El caso es que Orozco dejó bien claro en sus escritos que esa actitud de recogimiento y asombro del mensajero correspondía al momento en el que María se hizo madre. Y Doménikos lo plasmó al pie de la letra.
Mi memoria comenzó a echar chispas. ¿Cuántas anunciaciones había visto con el ángel cruzado de brazos? Casi exactamente bajo nuestros pies, en la planta inferior, había una. Quizá la más famosa del museo.
La Anunciación
de Fra Angelico.

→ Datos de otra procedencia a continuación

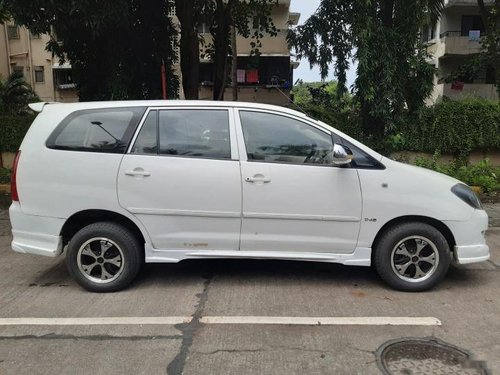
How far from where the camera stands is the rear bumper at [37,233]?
479 centimetres

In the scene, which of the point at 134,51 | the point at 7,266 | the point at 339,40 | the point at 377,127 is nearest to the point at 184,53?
the point at 134,51

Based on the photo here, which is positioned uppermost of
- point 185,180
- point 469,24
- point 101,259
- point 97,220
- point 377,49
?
point 469,24

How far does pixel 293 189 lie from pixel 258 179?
13.3 inches

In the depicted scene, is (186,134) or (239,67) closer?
(186,134)

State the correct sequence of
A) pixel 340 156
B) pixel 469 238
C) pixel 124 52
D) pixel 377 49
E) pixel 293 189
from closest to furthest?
pixel 340 156, pixel 293 189, pixel 469 238, pixel 377 49, pixel 124 52

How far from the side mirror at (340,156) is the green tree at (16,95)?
10.6m

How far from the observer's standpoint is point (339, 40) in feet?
32.5

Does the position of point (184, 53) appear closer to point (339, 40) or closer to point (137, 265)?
point (339, 40)

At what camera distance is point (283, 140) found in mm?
4766

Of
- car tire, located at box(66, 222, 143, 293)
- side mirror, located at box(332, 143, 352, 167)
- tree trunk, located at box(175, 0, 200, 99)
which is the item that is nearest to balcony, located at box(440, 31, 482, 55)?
tree trunk, located at box(175, 0, 200, 99)

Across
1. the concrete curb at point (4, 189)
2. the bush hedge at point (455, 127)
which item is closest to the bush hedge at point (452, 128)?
the bush hedge at point (455, 127)

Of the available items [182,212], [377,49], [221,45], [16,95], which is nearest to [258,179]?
[182,212]

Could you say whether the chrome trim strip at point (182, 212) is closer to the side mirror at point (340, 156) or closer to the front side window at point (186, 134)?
the front side window at point (186, 134)

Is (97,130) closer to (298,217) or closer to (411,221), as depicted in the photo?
(298,217)
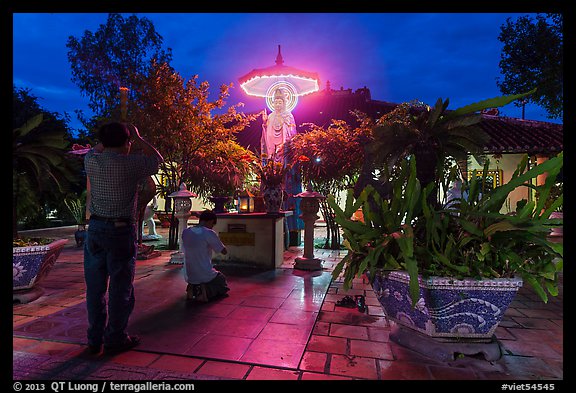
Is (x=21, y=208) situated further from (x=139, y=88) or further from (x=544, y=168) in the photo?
(x=544, y=168)

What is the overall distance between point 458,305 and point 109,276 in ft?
10.3

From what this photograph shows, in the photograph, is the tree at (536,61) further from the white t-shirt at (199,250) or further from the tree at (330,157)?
the white t-shirt at (199,250)

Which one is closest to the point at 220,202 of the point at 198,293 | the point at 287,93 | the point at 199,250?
the point at 199,250

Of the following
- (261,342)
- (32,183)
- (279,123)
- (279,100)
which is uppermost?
(279,100)

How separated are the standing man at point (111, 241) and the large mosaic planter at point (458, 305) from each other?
2.48 m

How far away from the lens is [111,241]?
298 centimetres

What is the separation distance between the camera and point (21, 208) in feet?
17.1

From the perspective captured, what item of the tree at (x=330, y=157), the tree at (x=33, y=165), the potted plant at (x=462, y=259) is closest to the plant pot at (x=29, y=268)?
the tree at (x=33, y=165)

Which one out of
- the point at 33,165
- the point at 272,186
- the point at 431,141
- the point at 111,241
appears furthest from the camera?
the point at 272,186

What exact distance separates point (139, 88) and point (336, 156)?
524 centimetres

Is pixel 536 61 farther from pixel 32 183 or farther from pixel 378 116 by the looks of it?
pixel 32 183

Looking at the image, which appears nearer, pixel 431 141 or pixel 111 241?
pixel 111 241
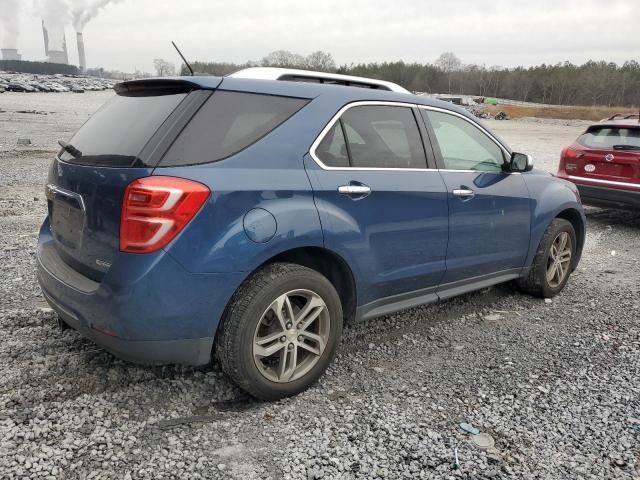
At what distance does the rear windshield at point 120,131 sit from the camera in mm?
2680

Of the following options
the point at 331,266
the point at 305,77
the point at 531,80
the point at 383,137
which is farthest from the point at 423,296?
the point at 531,80

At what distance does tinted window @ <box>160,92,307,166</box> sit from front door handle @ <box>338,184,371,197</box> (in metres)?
0.52

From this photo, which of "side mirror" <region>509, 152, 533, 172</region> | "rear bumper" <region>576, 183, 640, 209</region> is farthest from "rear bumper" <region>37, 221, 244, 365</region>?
"rear bumper" <region>576, 183, 640, 209</region>

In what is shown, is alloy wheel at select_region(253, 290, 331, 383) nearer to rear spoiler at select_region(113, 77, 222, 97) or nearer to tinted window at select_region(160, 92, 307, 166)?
tinted window at select_region(160, 92, 307, 166)

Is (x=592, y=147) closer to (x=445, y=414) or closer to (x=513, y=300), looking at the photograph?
(x=513, y=300)

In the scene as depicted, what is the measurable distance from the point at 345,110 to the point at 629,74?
381 ft

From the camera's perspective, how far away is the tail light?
246cm

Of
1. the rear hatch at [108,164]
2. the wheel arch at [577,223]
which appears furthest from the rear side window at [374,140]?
the wheel arch at [577,223]

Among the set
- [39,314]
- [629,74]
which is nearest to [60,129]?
[39,314]

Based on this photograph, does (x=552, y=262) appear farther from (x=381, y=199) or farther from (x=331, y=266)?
(x=331, y=266)

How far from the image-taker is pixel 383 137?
342cm

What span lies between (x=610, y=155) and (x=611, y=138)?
33cm

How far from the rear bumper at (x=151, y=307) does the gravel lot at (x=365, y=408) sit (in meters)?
0.43

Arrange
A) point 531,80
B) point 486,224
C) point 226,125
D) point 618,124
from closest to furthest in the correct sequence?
1. point 226,125
2. point 486,224
3. point 618,124
4. point 531,80
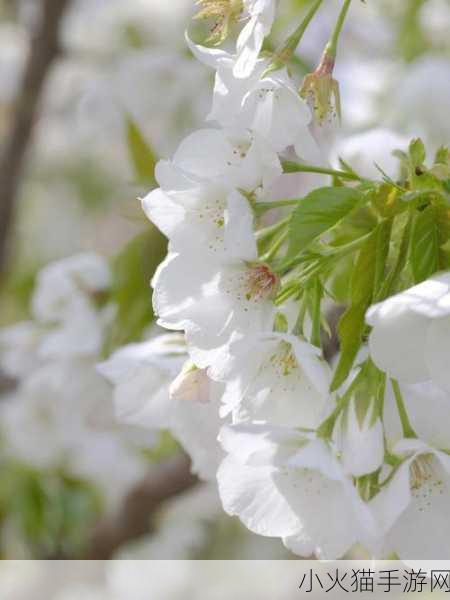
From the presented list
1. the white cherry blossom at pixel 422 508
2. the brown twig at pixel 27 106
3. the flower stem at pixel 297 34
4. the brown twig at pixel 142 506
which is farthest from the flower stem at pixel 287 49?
the brown twig at pixel 27 106

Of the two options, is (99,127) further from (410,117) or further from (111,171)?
(111,171)

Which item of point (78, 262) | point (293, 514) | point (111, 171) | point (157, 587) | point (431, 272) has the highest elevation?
point (431, 272)

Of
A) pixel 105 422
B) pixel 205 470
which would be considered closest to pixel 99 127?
pixel 105 422

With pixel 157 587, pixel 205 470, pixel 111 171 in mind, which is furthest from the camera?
pixel 111 171

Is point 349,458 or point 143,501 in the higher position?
point 349,458

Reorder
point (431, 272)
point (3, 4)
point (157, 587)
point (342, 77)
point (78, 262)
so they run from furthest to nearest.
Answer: point (3, 4)
point (157, 587)
point (342, 77)
point (78, 262)
point (431, 272)

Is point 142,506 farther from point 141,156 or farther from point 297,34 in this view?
point 297,34

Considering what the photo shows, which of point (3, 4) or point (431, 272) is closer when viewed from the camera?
point (431, 272)

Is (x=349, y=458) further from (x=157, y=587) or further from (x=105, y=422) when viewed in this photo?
(x=157, y=587)
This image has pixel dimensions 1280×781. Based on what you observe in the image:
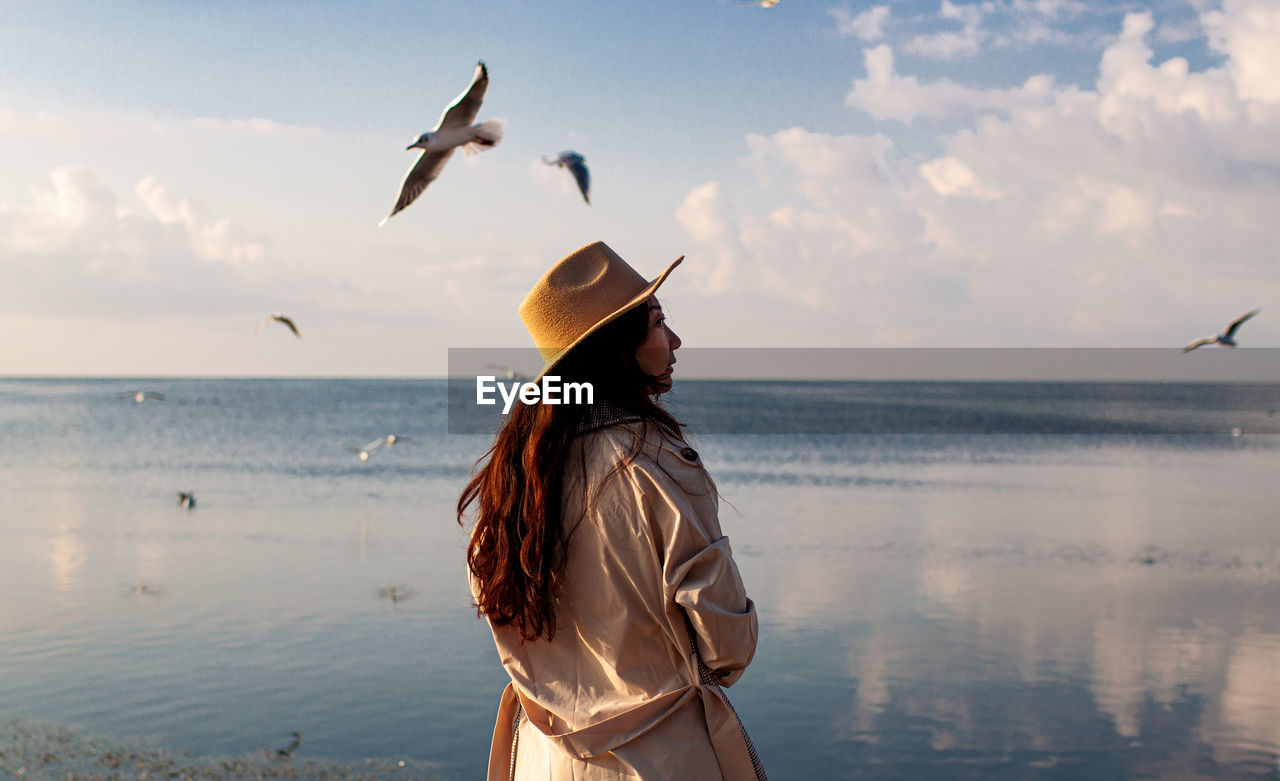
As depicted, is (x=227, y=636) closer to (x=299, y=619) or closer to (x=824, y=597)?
(x=299, y=619)

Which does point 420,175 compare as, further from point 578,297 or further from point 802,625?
point 802,625

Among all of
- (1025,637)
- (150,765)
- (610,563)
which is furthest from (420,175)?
(1025,637)

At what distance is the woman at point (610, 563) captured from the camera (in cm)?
167

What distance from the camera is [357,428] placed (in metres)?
44.5

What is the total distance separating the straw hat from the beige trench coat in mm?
201

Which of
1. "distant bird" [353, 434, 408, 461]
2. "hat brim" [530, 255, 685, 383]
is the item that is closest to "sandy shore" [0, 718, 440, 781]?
"hat brim" [530, 255, 685, 383]

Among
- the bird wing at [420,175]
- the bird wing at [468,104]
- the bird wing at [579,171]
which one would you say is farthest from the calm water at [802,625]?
the bird wing at [468,104]

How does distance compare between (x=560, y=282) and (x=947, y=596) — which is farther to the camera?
(x=947, y=596)

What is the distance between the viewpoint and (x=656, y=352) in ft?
6.08

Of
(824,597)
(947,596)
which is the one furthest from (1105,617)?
(824,597)

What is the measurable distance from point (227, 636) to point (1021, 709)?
223 inches

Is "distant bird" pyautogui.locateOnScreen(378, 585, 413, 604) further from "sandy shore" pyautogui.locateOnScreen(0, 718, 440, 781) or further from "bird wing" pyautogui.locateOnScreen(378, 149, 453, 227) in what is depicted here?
"bird wing" pyautogui.locateOnScreen(378, 149, 453, 227)

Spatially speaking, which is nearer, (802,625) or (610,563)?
(610,563)

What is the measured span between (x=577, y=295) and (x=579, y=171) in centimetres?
660
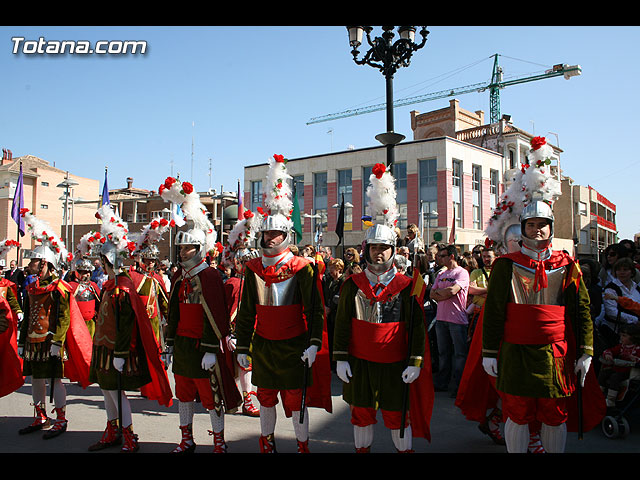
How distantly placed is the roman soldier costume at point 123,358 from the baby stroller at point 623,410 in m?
4.49

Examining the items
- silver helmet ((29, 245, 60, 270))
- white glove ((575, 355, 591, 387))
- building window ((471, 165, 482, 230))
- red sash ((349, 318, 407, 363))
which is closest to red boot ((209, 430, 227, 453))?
red sash ((349, 318, 407, 363))

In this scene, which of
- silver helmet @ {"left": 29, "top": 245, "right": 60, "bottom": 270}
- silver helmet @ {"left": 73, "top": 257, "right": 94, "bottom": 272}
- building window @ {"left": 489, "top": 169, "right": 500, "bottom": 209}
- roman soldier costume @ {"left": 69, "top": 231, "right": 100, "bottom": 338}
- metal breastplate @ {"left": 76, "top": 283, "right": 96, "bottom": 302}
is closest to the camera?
silver helmet @ {"left": 29, "top": 245, "right": 60, "bottom": 270}

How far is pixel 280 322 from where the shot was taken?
4480mm

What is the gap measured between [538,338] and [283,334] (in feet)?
6.73

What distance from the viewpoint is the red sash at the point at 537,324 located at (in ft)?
12.6

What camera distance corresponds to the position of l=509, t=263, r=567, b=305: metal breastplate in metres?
3.90

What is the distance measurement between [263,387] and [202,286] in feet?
3.81

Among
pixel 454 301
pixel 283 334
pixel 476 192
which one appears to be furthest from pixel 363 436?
pixel 476 192

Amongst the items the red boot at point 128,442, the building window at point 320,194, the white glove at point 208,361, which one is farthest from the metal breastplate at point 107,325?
the building window at point 320,194

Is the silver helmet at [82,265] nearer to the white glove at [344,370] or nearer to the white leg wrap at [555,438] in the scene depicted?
the white glove at [344,370]

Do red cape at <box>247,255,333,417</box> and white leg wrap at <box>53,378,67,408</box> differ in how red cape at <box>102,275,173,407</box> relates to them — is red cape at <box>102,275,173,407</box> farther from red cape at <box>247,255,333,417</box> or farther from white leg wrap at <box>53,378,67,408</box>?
red cape at <box>247,255,333,417</box>

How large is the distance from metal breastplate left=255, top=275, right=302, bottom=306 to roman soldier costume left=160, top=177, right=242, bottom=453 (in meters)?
0.58

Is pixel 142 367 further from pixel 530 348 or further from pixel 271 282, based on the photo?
pixel 530 348

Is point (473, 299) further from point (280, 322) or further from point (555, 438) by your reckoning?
point (280, 322)
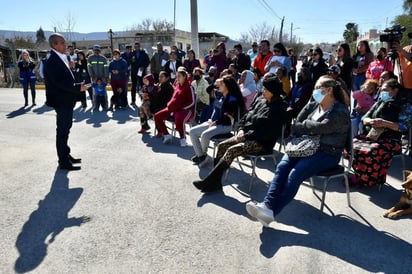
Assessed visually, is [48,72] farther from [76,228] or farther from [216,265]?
[216,265]

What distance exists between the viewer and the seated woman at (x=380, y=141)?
4164 millimetres

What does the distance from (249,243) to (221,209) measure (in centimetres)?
77

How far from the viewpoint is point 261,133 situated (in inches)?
163

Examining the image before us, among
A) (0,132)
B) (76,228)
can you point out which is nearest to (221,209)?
(76,228)

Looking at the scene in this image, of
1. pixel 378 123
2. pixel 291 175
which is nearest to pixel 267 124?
pixel 291 175

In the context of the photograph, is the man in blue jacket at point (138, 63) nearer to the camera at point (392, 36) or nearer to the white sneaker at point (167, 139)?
the white sneaker at point (167, 139)

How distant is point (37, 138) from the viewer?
701 centimetres

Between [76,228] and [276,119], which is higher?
[276,119]

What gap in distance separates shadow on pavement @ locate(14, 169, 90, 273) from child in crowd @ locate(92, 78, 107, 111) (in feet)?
19.0

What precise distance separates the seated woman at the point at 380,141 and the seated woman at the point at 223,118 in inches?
68.1

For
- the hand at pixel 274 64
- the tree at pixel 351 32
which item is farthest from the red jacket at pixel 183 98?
the tree at pixel 351 32

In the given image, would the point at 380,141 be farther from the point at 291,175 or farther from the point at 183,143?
the point at 183,143

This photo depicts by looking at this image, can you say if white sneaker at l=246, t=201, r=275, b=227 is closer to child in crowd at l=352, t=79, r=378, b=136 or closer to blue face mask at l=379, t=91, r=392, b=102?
blue face mask at l=379, t=91, r=392, b=102

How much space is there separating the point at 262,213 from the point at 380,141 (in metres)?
2.04
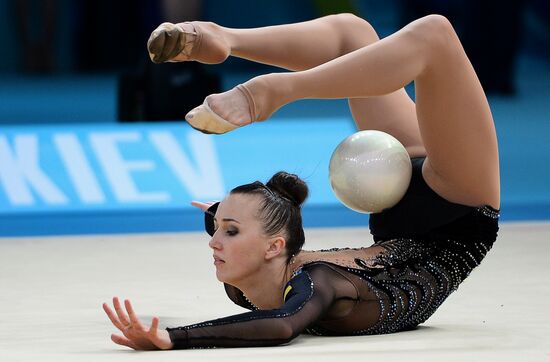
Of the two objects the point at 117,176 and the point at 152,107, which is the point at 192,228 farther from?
the point at 152,107

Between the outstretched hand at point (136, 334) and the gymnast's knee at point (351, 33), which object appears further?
the gymnast's knee at point (351, 33)

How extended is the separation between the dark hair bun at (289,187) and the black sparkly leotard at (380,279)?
125 millimetres

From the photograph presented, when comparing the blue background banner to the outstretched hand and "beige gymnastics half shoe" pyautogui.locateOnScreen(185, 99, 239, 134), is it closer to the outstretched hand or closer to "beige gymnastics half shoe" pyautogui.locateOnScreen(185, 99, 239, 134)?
"beige gymnastics half shoe" pyautogui.locateOnScreen(185, 99, 239, 134)

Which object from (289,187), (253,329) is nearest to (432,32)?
(289,187)

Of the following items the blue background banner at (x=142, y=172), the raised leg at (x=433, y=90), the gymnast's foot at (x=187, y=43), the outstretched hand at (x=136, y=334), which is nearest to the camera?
the outstretched hand at (x=136, y=334)

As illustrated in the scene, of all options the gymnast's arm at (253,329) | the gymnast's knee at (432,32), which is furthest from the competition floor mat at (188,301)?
the gymnast's knee at (432,32)

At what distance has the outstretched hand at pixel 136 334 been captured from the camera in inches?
78.7

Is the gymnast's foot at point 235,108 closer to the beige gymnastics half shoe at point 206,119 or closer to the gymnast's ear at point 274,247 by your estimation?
the beige gymnastics half shoe at point 206,119

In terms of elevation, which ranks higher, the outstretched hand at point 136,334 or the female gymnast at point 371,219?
the female gymnast at point 371,219

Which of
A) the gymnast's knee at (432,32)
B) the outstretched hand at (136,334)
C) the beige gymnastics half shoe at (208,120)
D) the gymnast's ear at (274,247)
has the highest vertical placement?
the gymnast's knee at (432,32)

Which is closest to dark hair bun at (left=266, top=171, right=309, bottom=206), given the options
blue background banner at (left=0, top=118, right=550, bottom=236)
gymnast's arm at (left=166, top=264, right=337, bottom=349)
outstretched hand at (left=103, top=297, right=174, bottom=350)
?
gymnast's arm at (left=166, top=264, right=337, bottom=349)

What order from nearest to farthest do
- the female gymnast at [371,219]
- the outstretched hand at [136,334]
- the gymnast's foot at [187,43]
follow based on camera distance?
the outstretched hand at [136,334]
the female gymnast at [371,219]
the gymnast's foot at [187,43]

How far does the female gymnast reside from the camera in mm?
2113

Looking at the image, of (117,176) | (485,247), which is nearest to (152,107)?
(117,176)
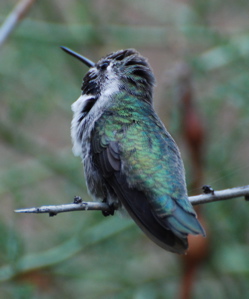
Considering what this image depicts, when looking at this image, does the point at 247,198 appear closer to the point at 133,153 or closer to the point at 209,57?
A: the point at 133,153

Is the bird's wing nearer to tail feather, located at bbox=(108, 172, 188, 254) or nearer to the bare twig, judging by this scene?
tail feather, located at bbox=(108, 172, 188, 254)

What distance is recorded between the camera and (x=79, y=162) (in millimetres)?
5812

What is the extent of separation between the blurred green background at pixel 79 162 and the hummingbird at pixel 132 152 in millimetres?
882

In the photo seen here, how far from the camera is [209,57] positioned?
5445 mm

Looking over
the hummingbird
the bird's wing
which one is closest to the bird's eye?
the hummingbird

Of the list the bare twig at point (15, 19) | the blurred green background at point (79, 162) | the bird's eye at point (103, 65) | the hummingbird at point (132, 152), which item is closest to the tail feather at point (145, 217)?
the hummingbird at point (132, 152)

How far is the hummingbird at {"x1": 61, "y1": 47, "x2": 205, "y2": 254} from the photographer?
3.02 meters

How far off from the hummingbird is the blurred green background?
882 millimetres

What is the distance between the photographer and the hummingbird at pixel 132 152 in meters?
3.02

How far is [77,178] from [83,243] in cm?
111

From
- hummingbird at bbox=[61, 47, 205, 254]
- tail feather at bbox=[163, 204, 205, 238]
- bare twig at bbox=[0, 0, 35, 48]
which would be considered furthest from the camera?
bare twig at bbox=[0, 0, 35, 48]

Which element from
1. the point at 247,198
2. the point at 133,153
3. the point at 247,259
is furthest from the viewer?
the point at 247,259

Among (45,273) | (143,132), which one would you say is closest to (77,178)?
(45,273)

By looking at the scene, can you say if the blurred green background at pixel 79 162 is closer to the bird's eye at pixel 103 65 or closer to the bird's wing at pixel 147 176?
the bird's eye at pixel 103 65
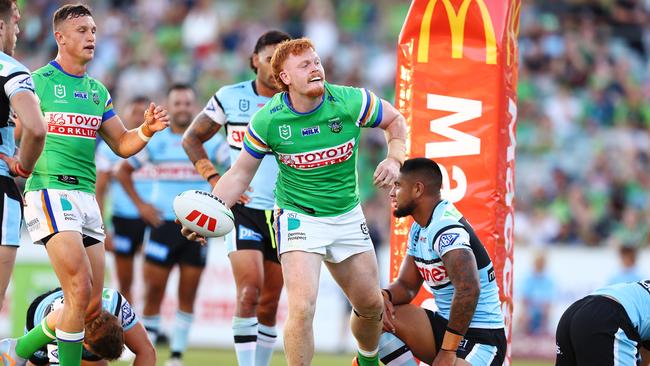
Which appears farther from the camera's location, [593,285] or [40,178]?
[593,285]

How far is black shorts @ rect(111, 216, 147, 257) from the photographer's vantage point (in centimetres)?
1216

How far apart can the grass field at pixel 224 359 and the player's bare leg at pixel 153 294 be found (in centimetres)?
57

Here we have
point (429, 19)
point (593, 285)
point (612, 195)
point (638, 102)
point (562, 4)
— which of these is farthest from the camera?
point (562, 4)

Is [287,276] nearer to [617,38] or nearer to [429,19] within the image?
[429,19]

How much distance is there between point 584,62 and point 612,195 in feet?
11.3

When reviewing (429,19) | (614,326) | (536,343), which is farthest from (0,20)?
(536,343)

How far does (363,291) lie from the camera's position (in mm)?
7234

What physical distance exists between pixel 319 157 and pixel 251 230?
179 centimetres

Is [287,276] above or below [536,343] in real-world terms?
above

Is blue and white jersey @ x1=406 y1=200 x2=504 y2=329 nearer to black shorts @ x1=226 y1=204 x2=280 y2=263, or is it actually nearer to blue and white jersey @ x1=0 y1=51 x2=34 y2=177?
black shorts @ x1=226 y1=204 x2=280 y2=263

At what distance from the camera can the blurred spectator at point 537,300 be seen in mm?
15406

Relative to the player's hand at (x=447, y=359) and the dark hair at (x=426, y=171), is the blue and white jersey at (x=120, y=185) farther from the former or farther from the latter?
the player's hand at (x=447, y=359)

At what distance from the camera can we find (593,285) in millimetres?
15359

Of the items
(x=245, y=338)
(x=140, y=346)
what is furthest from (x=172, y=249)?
(x=140, y=346)
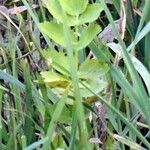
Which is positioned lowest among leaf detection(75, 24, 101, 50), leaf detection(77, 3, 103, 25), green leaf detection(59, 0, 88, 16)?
leaf detection(75, 24, 101, 50)

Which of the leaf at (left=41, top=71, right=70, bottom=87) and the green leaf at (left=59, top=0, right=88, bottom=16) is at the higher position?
the green leaf at (left=59, top=0, right=88, bottom=16)

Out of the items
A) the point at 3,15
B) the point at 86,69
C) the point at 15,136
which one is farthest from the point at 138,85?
the point at 3,15

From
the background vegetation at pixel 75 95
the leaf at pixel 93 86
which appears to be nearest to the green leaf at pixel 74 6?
the background vegetation at pixel 75 95

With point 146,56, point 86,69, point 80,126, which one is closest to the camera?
point 80,126

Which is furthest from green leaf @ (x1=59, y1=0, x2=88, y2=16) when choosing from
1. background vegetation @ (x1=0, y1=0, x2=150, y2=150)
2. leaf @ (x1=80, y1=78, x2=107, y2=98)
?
leaf @ (x1=80, y1=78, x2=107, y2=98)

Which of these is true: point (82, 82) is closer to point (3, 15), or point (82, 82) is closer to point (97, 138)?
point (97, 138)

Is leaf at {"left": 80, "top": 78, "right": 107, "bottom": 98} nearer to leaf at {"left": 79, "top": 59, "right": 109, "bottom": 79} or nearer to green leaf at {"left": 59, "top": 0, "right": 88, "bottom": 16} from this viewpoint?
leaf at {"left": 79, "top": 59, "right": 109, "bottom": 79}

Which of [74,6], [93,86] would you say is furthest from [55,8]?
[93,86]
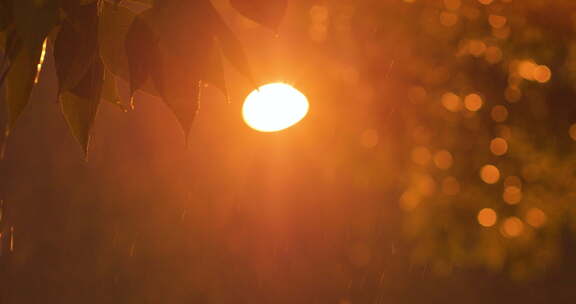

Si el maestro estaba en lo cierto, de buen grado el beato Orozco habría cambiado ese título por el de
Encarnación
, ya que en ella tanto la Virgen como el Anunciador trasponen sus brazos sobre el pecho.
—Perdone que haga de abogado del diablo, doctor, pero ¿eso es todo? ¿Toda la conexión Orozco-Greco se fundamenta en unos simples brazos cruzados?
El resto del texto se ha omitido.